WASHINGTON: People leave more than fingerprints when they touch stuff-they also deposit a tell-tale trail of germs that could help investigators solve crimes, U.S. researchers reported. They were able to map a unique bacterial genetic signature left by nine different people, and said this germy DNA lasted though day-to-day temperature changes, humidity and sunlight.

New way to help crops fight pests

LONDON: An international team of scientists has managed to transfer disease resistance from one plant family to another, offering broader protection from potentially costly and destructive pests. A team led by Cyril Zipfel at Britain’s Sainsbury Laboratory found that transferring a single gene from a wild plant to disease-susceptible crop plants made them more robust against infections like bacterial wilt and other diseases.
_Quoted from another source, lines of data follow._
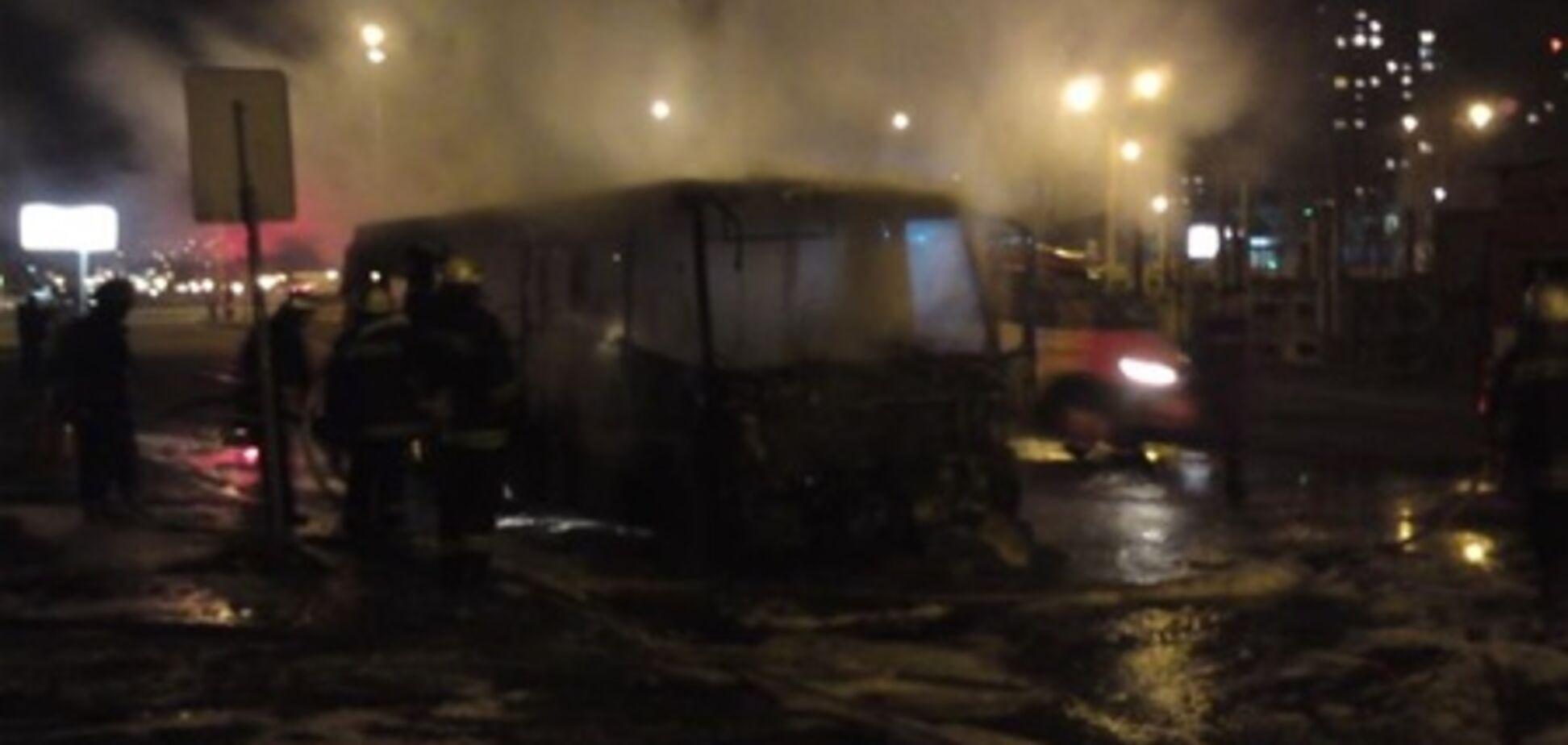 На Троещине загорелась маршрутка. Фото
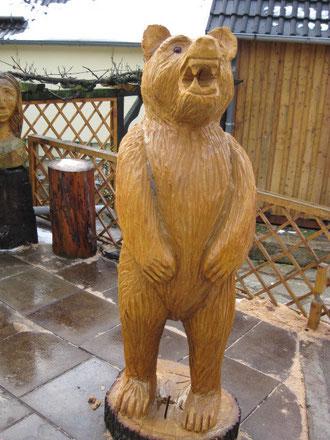 Bär aus Eiche, 180 cm hoch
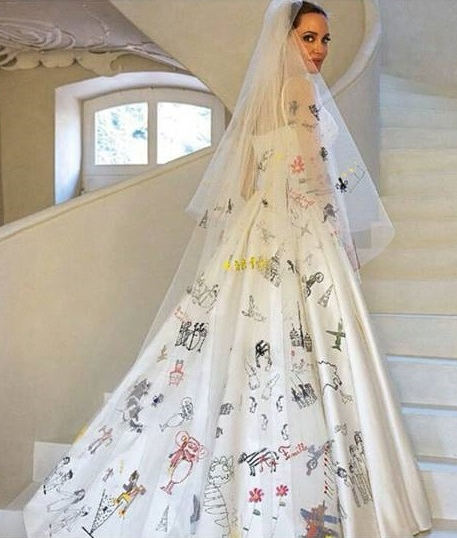 Angelina Jolie  In Her Versace Wedding Dress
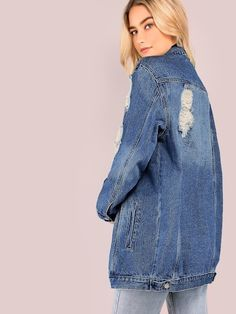 Giacca lungo in denim slavati con strappi Fall Fashion Outfits, Denim Fashion, Modest Fashion, Fashion Clothes, Fashion Women, Women's Fashion, Diy Jeans, Classy Outfits, Chic Outfits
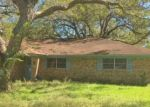 Foreclosed Home en GWYNETH ST, Boling, TX - 77420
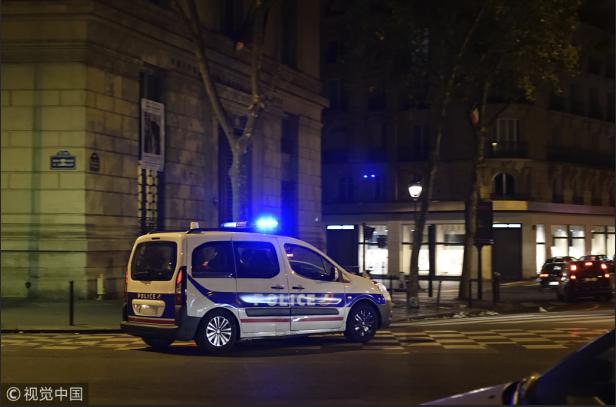 又有中国游客在巴黎遭遇抢劫 歹徒持枪进行威胁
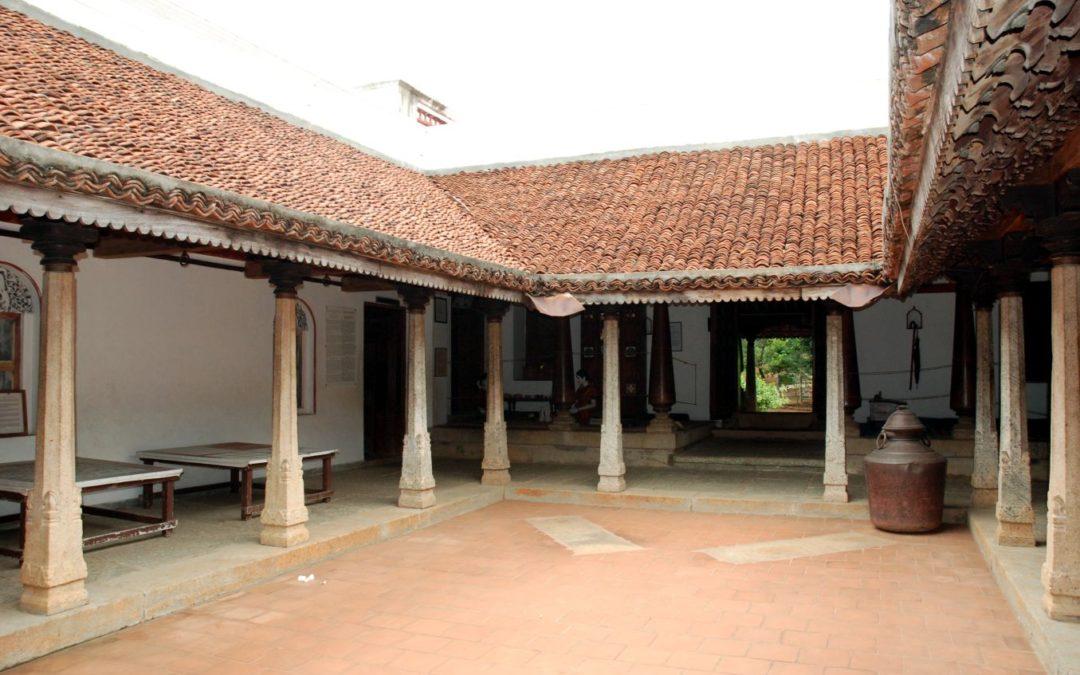 Átriumos házak és a Brahmasztán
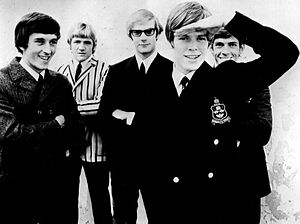 Herman's Hermits - Herman's Hermits in 1968. From L-R: Keith Hopwood, Karl Green, Derek Leckenby, frontman Peter Noone, and Barry Whitwam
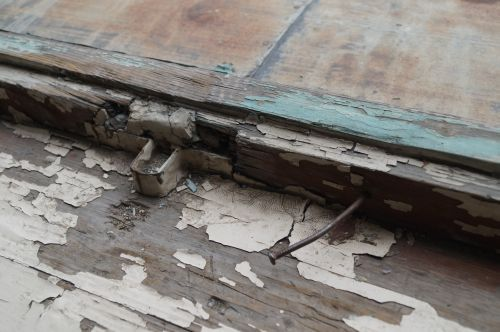 Se va moderniza Şcoala Vasile Lucaciu. Doar Buletin de Carei a scris despre starea geamurilor care se închid cu cuiul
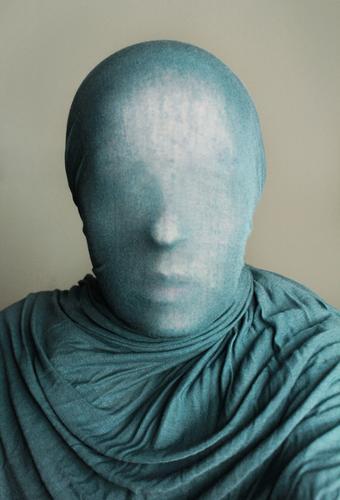 anonyme Hülle Stil Mensch Kopf 1 Gefühle Tuch umhüllen verpackt abstrakt Schleier unklar Gesicht gesichtslos Farbfoto Innenaufnahme Studioaufnahme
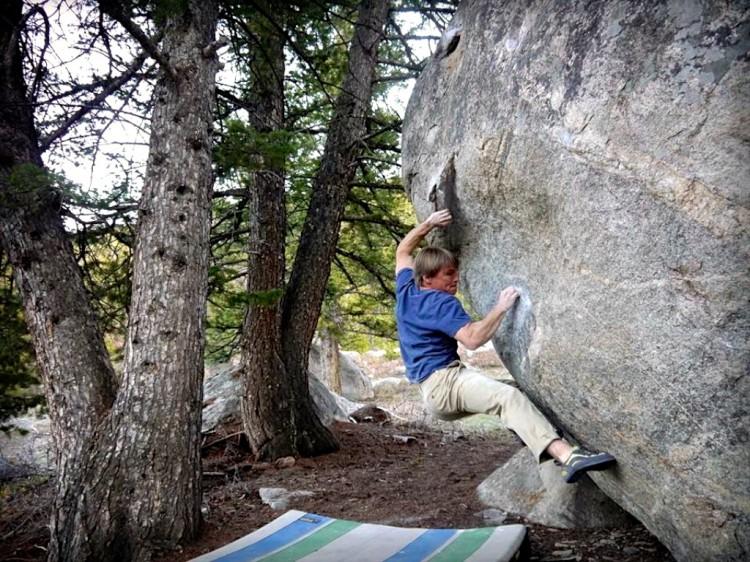 David Lloyd climbing Honest Joe - V8.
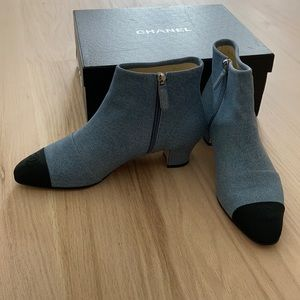 NWT CHANEL Chambray Blue/Black Cap-toe Booties 41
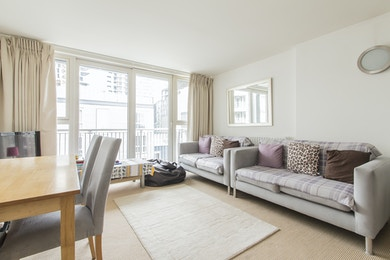 Gainsborough House, E14 9LR, 2 Bedroom £430 per Week
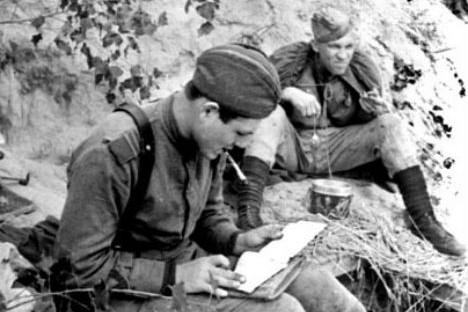 Руси се поносе по томе што много читају, и своју пасију су демонстрирали и у најтежим тренуцима своје историје. Извор: Press Photo.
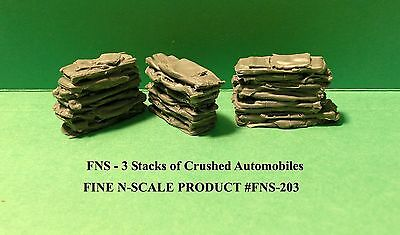N Scale: 3 STACKS OF CRUSHED AUTOMOBILES - FNS-203-1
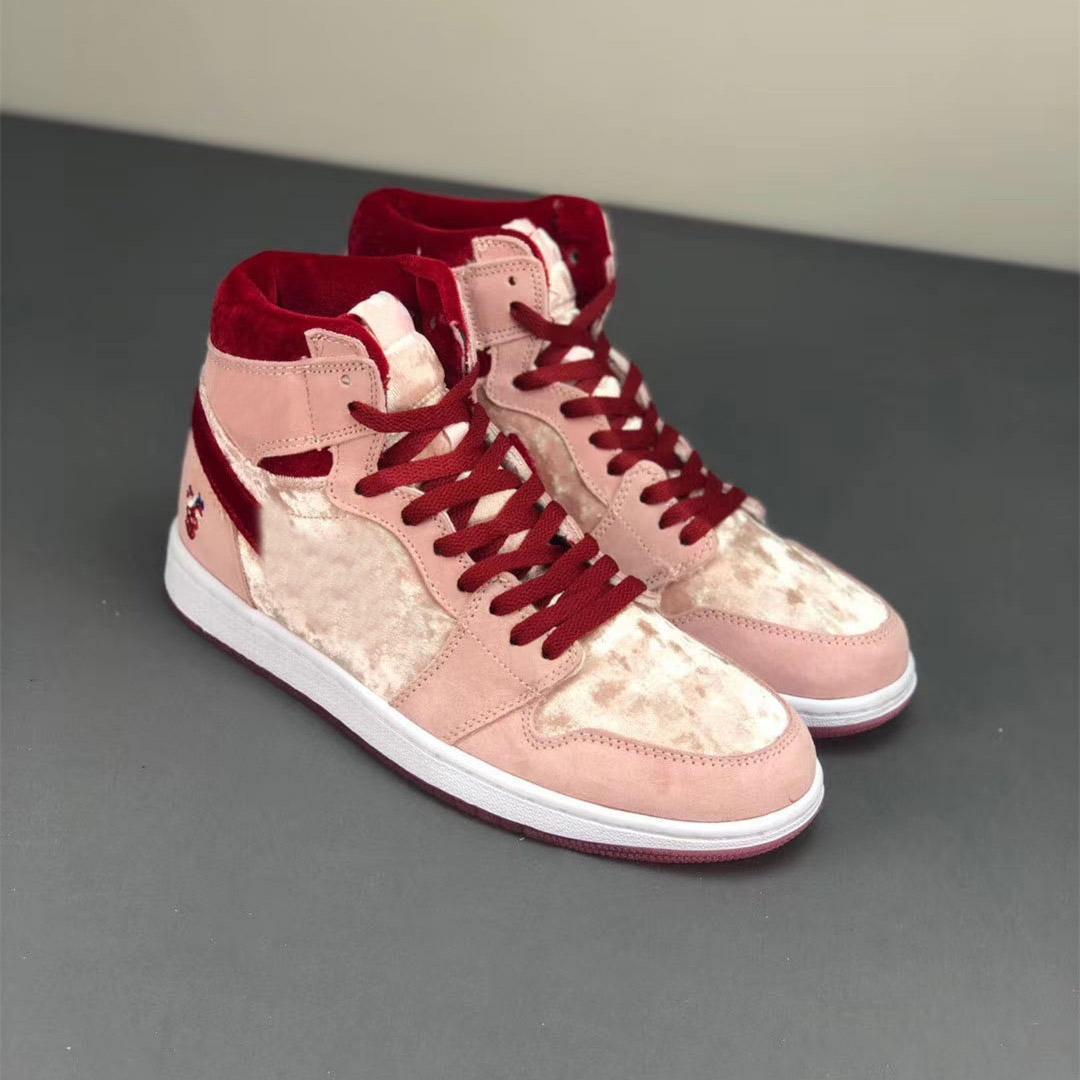 Jumpman 1 1S Strangelove أحذية كرة السلة للنساء عيد الحب الوردي من جلد الغزال الفتيات الرياضة رياضية في الهواء الطلق des chaussures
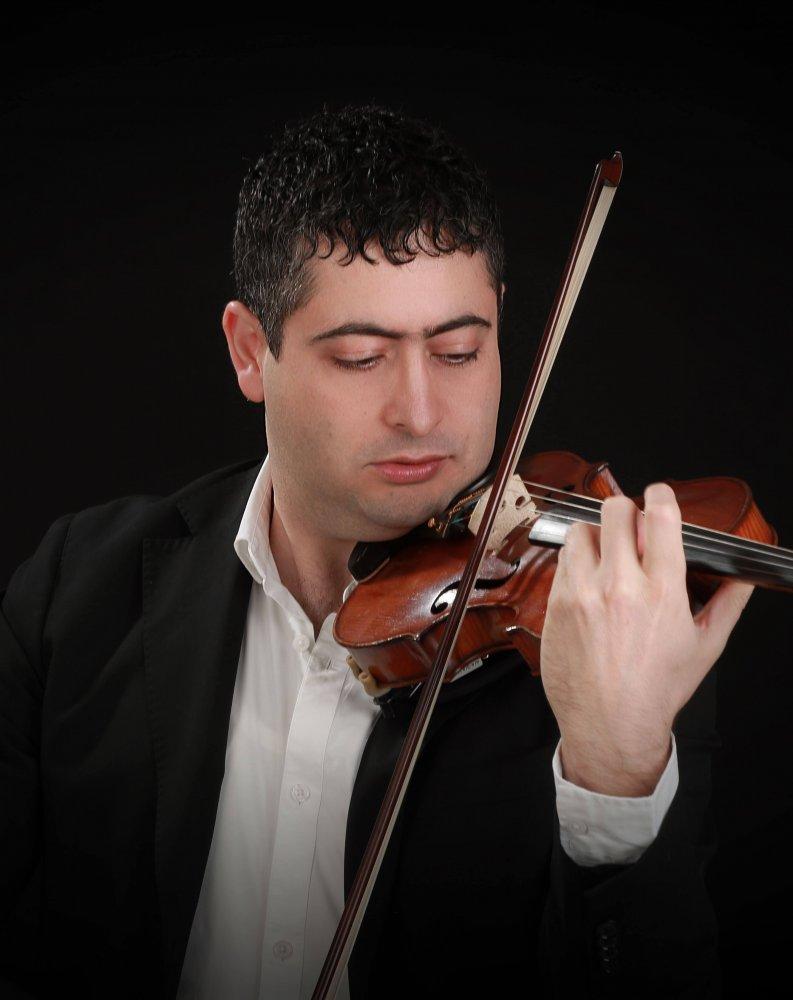 Michel el Murr, violinist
Dogs domesticated in Middle East, not Asia

LOS ANGELES: From French poodles to German shepherds, domestic dogs likely trace most of their ancestry to the Middle East, as opposed to East Asian origins suggested by previous research, a genetic study reported on Wednesday. The findings, published in the online edition of the scientific journal Nature, support an archaeological record that closely links the domestication of dogs in the Middle East with the rise of human civilization there, scientists said.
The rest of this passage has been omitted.